▶ **Work to complete**
Copy out all of the data below, replacing "asphalt road" with "paved road" each time it appears and keeping everything else the same.

▶ **Given information**
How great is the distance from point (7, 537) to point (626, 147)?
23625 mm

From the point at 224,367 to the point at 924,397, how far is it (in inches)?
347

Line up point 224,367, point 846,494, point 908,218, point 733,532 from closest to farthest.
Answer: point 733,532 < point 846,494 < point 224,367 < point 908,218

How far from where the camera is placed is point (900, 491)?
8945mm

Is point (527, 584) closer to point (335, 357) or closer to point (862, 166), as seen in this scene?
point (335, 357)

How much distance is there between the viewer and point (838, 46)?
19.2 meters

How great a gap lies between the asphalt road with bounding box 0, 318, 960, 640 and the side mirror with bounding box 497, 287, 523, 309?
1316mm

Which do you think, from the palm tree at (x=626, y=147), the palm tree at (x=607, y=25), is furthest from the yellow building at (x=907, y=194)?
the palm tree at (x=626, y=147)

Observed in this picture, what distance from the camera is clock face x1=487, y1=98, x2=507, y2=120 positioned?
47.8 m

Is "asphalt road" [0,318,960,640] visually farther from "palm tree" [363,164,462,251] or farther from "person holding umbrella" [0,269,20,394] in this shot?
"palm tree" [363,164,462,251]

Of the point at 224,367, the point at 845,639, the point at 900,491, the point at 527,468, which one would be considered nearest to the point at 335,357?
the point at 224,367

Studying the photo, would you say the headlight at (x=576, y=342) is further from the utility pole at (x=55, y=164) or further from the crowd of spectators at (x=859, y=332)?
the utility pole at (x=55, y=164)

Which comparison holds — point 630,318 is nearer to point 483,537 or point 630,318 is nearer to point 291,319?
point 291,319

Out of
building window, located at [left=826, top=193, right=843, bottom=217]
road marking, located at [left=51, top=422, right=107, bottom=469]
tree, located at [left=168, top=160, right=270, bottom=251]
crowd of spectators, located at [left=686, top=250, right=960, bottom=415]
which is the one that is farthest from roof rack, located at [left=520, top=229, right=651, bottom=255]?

▶ **Written answer**
How great is the distance from point (7, 537) to point (626, 147)?
23625 mm

From the point at 224,367 to the point at 924,397, how far is it (in inches)?
347

Line up point 224,367, point 846,494, point 908,218, point 733,532 from closest to farthest.
Answer: point 733,532 < point 846,494 < point 224,367 < point 908,218

How far from where the camera is placed is point (900, 491)?
8945mm

Is point (527, 584) closer to point (335, 357) or closer to point (862, 166), as seen in this scene?
point (335, 357)

How much distance is there between the viewer and point (838, 46)?
19.2 meters

How great a gap lies between the paved road with bounding box 0, 318, 960, 640 and the side mirror with bounding box 497, 287, 523, 309?
1316mm

Which do you think, from the palm tree at (x=626, y=147), the palm tree at (x=607, y=25), is furthest from the yellow building at (x=907, y=194)?
the palm tree at (x=626, y=147)

Observed in this picture, what distance from the camera is clock face x1=487, y1=98, x2=507, y2=120 positioned?
47.8 m

Is "paved road" [0,318,960,640] visually farther from "palm tree" [363,164,462,251] or farther from "person holding umbrella" [0,269,20,394] in this shot?
"palm tree" [363,164,462,251]

Of the point at 224,367, the point at 845,639, the point at 900,491, the point at 527,468, which one would be considered nearest to the point at 335,357?
the point at 224,367

Studying the photo, would you say the headlight at (x=576, y=342) is further from the utility pole at (x=55, y=164) or further from the crowd of spectators at (x=859, y=332)?
the utility pole at (x=55, y=164)

Which comparison holds — point 630,318 is nearer to point 483,537 or point 630,318 is nearer to point 291,319?
point 291,319

Out of
building window, located at [left=826, top=193, right=843, bottom=217]
road marking, located at [left=51, top=422, right=107, bottom=469]
tree, located at [left=168, top=160, right=270, bottom=251]
crowd of spectators, located at [left=686, top=250, right=960, bottom=415]
which is the one that is farthest from roof rack, located at [left=520, top=229, right=651, bottom=255]?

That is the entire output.